Another process is using port 8900. Use --callback-port to pick a different port. Make sure the redirect URI in your OIDC provider matches (e.g. http://127.0.0.1:9000/callback).

"OIDC discovery failed"

The tool could not reach the OIDC provider's /.well-known/openid-configuration endpoint. Verify:

  • The --provider / --issuer-url is correct and reachable
  • Your network/proxy allows access to the provider

"state mismatch: possible CSRF attack"

The state parameter returned by the OIDC provider does not match what was sent. This could indicate a stale browser tab. Try the login again.

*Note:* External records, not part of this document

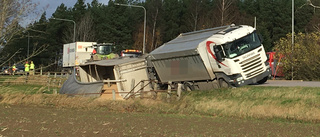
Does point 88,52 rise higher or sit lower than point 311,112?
higher

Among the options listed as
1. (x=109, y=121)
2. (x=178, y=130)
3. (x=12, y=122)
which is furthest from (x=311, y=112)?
(x=12, y=122)

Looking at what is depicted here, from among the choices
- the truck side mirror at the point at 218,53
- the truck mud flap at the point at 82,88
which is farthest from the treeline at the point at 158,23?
the truck side mirror at the point at 218,53

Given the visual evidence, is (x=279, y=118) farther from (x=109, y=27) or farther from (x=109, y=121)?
(x=109, y=27)

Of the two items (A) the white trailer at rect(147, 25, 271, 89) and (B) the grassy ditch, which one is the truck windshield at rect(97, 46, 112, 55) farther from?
(A) the white trailer at rect(147, 25, 271, 89)

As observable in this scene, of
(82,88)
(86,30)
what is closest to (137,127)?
(82,88)

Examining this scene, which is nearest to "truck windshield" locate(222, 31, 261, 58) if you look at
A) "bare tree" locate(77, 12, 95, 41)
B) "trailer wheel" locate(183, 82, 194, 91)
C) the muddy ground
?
"trailer wheel" locate(183, 82, 194, 91)

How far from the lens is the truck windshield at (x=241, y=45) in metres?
20.8

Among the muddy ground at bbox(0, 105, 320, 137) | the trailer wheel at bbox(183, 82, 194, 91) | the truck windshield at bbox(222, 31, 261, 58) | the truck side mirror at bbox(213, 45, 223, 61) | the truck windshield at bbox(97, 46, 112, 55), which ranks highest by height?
the truck windshield at bbox(97, 46, 112, 55)

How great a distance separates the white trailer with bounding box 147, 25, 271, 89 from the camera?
68.2 ft

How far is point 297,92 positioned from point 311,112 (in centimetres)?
230

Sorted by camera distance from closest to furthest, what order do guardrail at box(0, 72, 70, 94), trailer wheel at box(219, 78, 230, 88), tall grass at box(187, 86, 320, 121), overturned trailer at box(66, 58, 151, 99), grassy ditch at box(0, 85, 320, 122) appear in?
tall grass at box(187, 86, 320, 121) < grassy ditch at box(0, 85, 320, 122) < trailer wheel at box(219, 78, 230, 88) < overturned trailer at box(66, 58, 151, 99) < guardrail at box(0, 72, 70, 94)

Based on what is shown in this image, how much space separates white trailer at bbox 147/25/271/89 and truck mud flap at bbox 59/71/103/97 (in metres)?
3.96

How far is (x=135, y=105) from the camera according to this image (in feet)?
65.6

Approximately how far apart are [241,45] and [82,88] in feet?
30.1
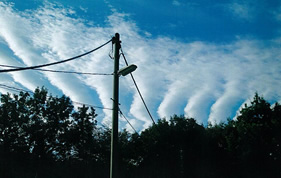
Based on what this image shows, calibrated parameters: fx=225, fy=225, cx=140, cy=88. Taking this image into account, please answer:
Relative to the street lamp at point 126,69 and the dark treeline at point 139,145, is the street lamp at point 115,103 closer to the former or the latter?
the street lamp at point 126,69

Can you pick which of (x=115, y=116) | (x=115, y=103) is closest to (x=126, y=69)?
(x=115, y=103)

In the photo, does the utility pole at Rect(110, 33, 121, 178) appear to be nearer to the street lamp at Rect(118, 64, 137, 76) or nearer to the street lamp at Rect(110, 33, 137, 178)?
the street lamp at Rect(110, 33, 137, 178)

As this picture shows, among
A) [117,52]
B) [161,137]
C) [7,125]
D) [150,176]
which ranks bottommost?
[150,176]

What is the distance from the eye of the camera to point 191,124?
38.5 meters

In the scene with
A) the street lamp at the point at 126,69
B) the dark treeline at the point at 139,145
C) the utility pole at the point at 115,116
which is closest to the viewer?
the utility pole at the point at 115,116

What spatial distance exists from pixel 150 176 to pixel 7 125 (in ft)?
93.7

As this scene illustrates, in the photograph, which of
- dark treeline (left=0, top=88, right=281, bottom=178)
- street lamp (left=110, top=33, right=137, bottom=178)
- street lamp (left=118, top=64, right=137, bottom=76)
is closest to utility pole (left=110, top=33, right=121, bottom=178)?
street lamp (left=110, top=33, right=137, bottom=178)

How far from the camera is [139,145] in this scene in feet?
131

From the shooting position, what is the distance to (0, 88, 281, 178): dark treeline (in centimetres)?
3134

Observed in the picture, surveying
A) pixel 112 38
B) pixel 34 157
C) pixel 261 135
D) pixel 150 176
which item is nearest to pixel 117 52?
pixel 112 38

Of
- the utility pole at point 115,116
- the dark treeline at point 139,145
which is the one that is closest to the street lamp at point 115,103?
the utility pole at point 115,116

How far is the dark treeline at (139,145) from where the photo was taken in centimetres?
3134

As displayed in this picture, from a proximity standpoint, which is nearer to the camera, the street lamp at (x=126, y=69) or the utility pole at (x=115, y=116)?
the utility pole at (x=115, y=116)

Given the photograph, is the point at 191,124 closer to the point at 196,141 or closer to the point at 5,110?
the point at 196,141
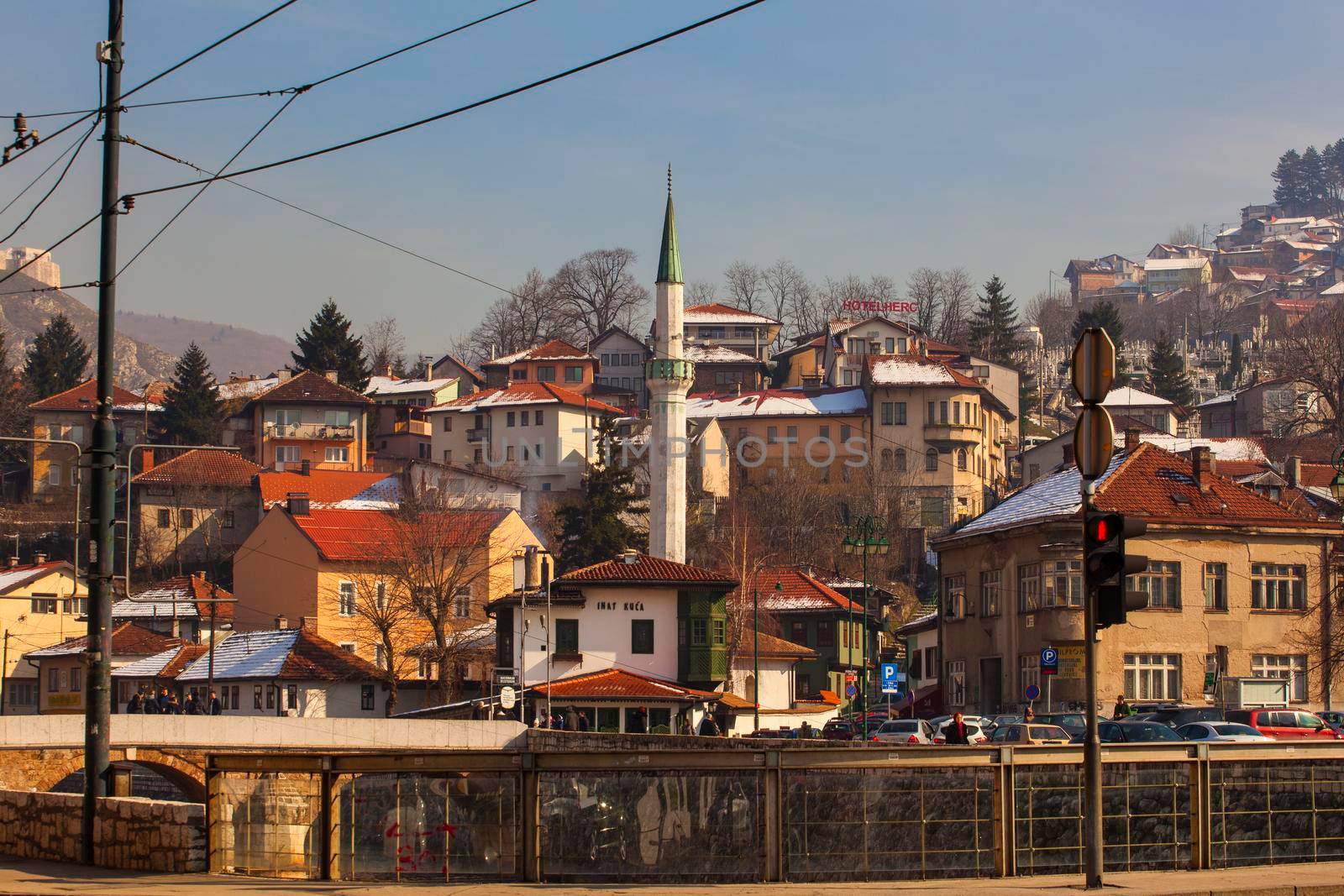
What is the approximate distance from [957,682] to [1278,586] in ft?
32.3

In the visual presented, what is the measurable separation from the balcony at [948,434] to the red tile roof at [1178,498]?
62.3 meters

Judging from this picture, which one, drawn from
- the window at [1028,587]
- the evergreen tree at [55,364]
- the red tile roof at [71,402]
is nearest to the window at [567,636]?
the window at [1028,587]

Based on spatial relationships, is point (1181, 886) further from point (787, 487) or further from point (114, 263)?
point (787, 487)

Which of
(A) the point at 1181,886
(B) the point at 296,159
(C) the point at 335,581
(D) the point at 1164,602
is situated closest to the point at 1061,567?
(D) the point at 1164,602

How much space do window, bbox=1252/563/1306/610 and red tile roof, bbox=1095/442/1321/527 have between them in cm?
130

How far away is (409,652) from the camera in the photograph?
71.0 meters

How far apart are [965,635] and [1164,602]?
21.1 feet

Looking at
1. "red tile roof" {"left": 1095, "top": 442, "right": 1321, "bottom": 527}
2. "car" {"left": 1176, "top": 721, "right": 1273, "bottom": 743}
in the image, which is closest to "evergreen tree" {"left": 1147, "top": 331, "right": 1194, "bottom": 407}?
"red tile roof" {"left": 1095, "top": 442, "right": 1321, "bottom": 527}

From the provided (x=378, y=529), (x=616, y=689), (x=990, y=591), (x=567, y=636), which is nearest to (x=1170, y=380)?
(x=378, y=529)

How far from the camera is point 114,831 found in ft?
53.9

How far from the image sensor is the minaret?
90.6 meters

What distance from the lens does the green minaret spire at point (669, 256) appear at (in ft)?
325

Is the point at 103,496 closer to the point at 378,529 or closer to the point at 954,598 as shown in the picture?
the point at 954,598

Server: "loading CA" error

The CA certificate and key files could not be loaded. Verify:

  • The files are valid PEM-encoded Ed25519 certificates/keys
  • You are using the Talos API CA (from machine.ca in controlplane.yaml), not the OS-level CA from secrets.yaml
  • The cert and key match (same public key)

Keychain errors on Linux

On Linux, go-keyring requires a running secret service (GNOME Keyring or KDE Wallet). On headless servers:

sudo apt install gnome-keyring
eval $(gnome-keyring-daemon --start --components=secrets)
export GNOME_KEYRING_CONTROL

About

OIDC certificate exchange server and client for Talos Linux. Enables OIDC-based access control for talosctl by issuing ephemeral short-lived client certificates signed by the Talos CA.